Yatırım indirimi: İşletmelerin yeni yatırımlarının vergilendirilmesi ile ilgili esaslar, yakın geçmişte yapılan düzenlemeler ile yatırımı teşvik edici değil, caydırıcı bir duruma getirilmişti. Ekonominin canlandırılması için yatırım gereklidir. Yatırım yoksa, ekonomik canlanma da olmayacaktır. Yatırım indiriminin ilk aşamada eski şekline dönüştürülmesi gerekmektedir.

Vergi düzenlemeleri: Yüksek enflasyon ve Türk Lirası’nın satın alma gücündeki meydana gelen kayıplar, yeni vergi düzenlemelerini zorunlu kılmaktadır. Gelirlerini enflasyon oranında artırmayı başaran kişi ve işletmeler bile haksız vergi yükümlülükleri ile karşı karşıya kalmakta ve alım güçlerinin düşmesini önleyememektedirler. KDV oranları, vergi muafiyet ve matrahlarında yapılacak düzenlemeler ile alım gücü kayıplarının önüne geçilmesi gerekmektedir.
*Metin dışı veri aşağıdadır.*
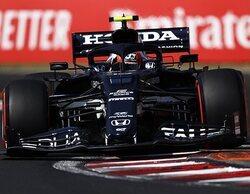 """Gasly: """"Estoy encantado por ser el primer coche por detrás de los Mercedes y Red Bull"""""""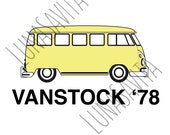 VW Bus Vanstock '78 Design SVG, DXF Files for Cricut Design Space, Silhouette Studio, Die Cut Machines, Instant Download of svg, dxf, & jpg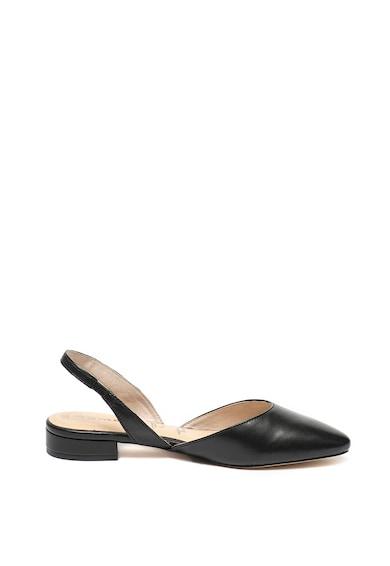 Tamaris Pantofi slingback de piele Femei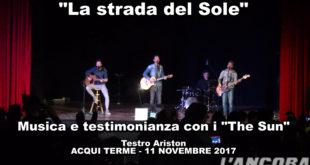 """""""La strada del Sole"""" musica e testimonianza con i The Sun"""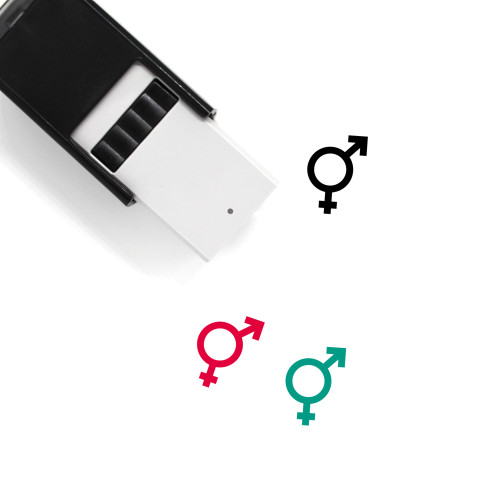 Bisexual Clean Self-Inking Rubber Stamp No. 1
Bu önlemleri de içerecek kapsamlı bir ekonomik paket hazırlanmaması halinde ekonomik daralmanın devam edeceği, hane halkının geçim zorluklarının giderek artacağı ve işletmelerimizin istihdamı koruyarak çalışmaya devam edemeyeceği açıktır. Kıbrıs Türk Ticaret Odası, hükümetimizi ve tüm ilgilileri “mini” paketler üzerinde çalışmak yerine yapısal dönüşümleri de içerecek kapsamlı bir yenilenme üzerinde çalışmaya çağırmaktadır.